- Conference: Atlantic Coast Conference
- Record: 5–5 (5–2 ACC)
- Head coach: Jim Hickey (1st season);
- Captains: Jack Cummings; Wade Smith;
- Home stadium: Kenan Memorial Stadium

= 1959 North Carolina Tar Heels football team =

American college football season

The 1959 North Carolina Tar Heels football team represented the University of North Carolina at Chapel Hill during the 1959 college football season. The Tar Heels were led by first-year head coach Jim Hickey and played their home games at Kenan Memorial Stadium. The team competed as a member of the Atlantic Coast Conference, finishing in second.

Required task 1: Summarize the overview of the 1959 North Carolina Tar Heels football team in two sentences.
Required task 2: According to the overview of the 1959 North Carolina Tar Heels football team, who were the team's captains?

Spatial relationship records
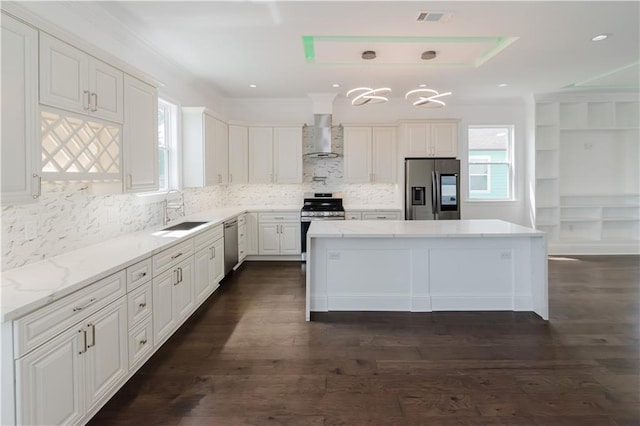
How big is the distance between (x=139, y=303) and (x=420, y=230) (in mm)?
2611

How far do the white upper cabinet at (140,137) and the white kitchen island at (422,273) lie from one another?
1.69 meters

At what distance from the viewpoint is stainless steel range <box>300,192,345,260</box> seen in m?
5.98

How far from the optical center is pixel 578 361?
8.95 feet

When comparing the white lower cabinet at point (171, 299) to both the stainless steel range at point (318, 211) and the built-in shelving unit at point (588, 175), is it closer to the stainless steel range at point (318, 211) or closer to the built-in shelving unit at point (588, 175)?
the stainless steel range at point (318, 211)

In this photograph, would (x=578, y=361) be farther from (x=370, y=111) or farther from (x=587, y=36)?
(x=370, y=111)

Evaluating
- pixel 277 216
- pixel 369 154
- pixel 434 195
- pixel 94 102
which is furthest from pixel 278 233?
pixel 94 102

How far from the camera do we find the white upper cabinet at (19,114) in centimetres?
178

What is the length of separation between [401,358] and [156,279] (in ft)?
6.57

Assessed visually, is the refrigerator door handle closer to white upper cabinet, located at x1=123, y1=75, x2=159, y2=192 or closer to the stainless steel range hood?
the stainless steel range hood

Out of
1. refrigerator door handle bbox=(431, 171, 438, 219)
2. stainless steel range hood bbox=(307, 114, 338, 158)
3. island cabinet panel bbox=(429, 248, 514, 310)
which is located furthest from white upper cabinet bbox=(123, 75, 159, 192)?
refrigerator door handle bbox=(431, 171, 438, 219)

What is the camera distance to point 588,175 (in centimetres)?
666

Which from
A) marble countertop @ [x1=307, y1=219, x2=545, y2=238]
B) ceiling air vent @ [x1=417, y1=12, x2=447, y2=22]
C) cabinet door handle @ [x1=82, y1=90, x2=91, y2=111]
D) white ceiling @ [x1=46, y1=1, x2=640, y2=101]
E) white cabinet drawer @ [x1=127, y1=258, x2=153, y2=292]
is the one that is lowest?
white cabinet drawer @ [x1=127, y1=258, x2=153, y2=292]

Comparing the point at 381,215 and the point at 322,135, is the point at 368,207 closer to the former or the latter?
the point at 381,215

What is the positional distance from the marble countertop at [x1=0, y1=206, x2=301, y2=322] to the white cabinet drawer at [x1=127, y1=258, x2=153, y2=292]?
49 mm
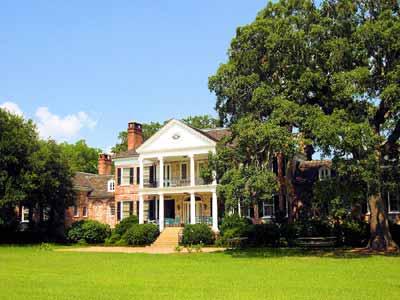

Exercise result 1: The 1959 North Carolina Tar Heels football team represented the University of North Carolina at Chapel Hill in the 1959 college football season under first-year head coach Jim Hickey, and it played its home games at Kenan Memorial Stadium. As a member of the Atlantic Coast Conference, the team finished second.

Exercise result 2: Jack Cummings and Wade Smith.